#### DATA PROVIDED:
[Start of section]
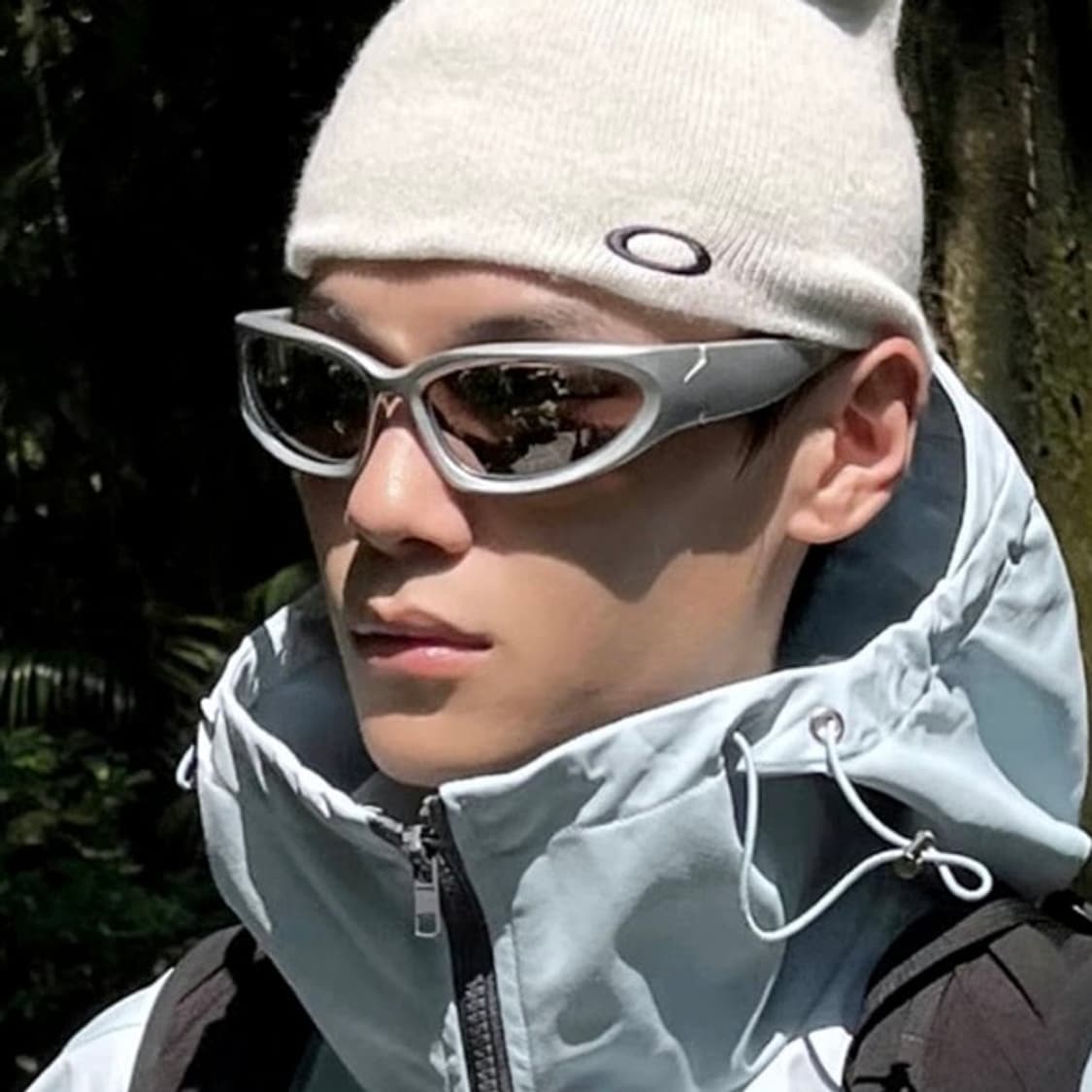 [Unisex] 렌시 UV400 선글라스 아이웨어 안경 상품이미지8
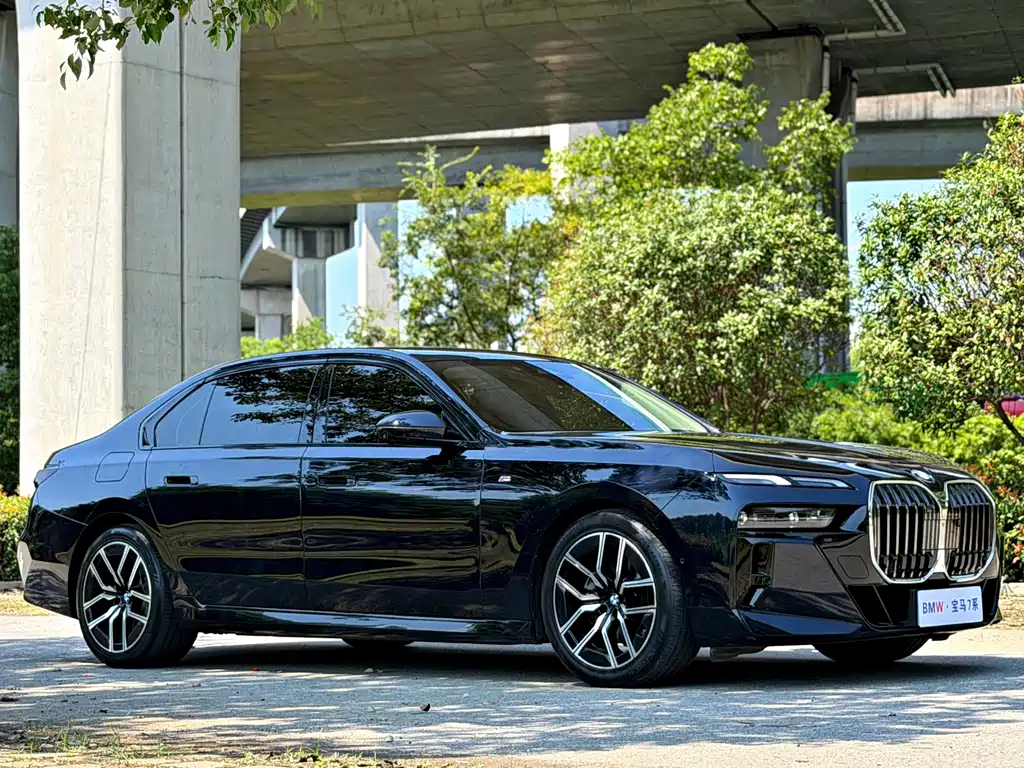 BMW 7 Series — миниатюра 3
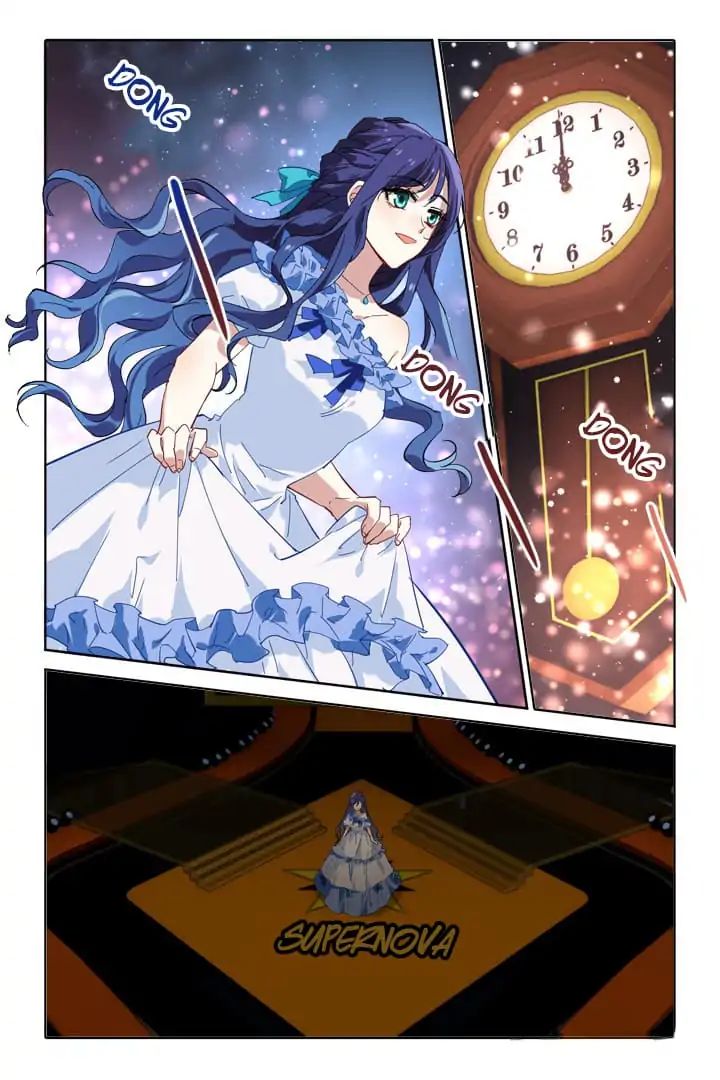 Star Dream Idol Project chapter 140 - page 2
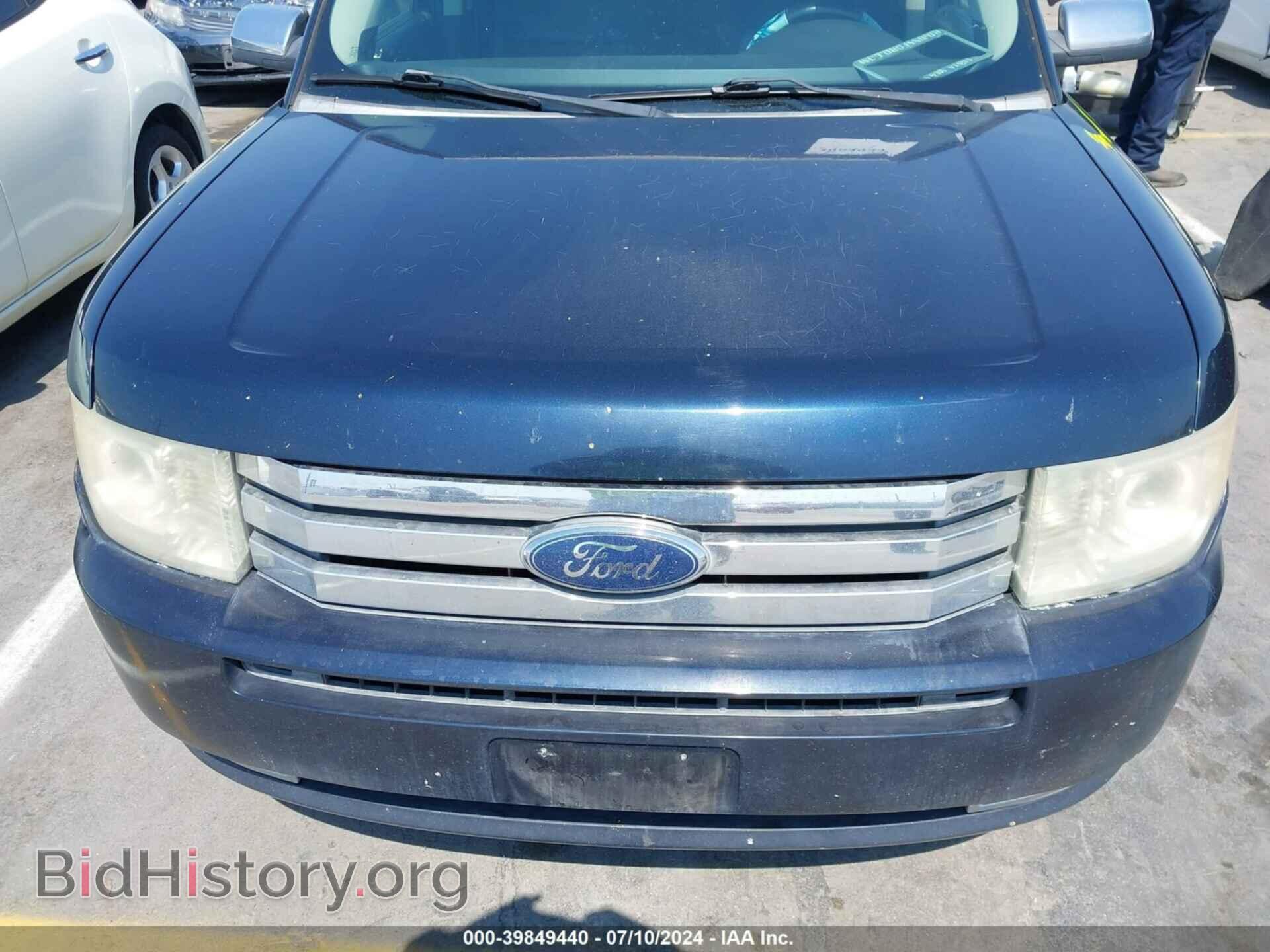 2009 FORD FLEX - VIN: 2FMDK53C19BA42330 - Фото 6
[End of section]
#### YOUR INSTRUCTIONS:
Make an exact copy of the listing above. Do not include the pictures.

#### THE COMPLETED TASK:
 [Unisex] 렌시 UV400 선글라스 아이웨어 안경 상품이미지8
 BMW 7 Series — миниатюра 3
 Star Dream Idol Project chapter 140 - page 2
 2009 FORD FLEX - VIN: 2FMDK53C19BA42330 - Фото 6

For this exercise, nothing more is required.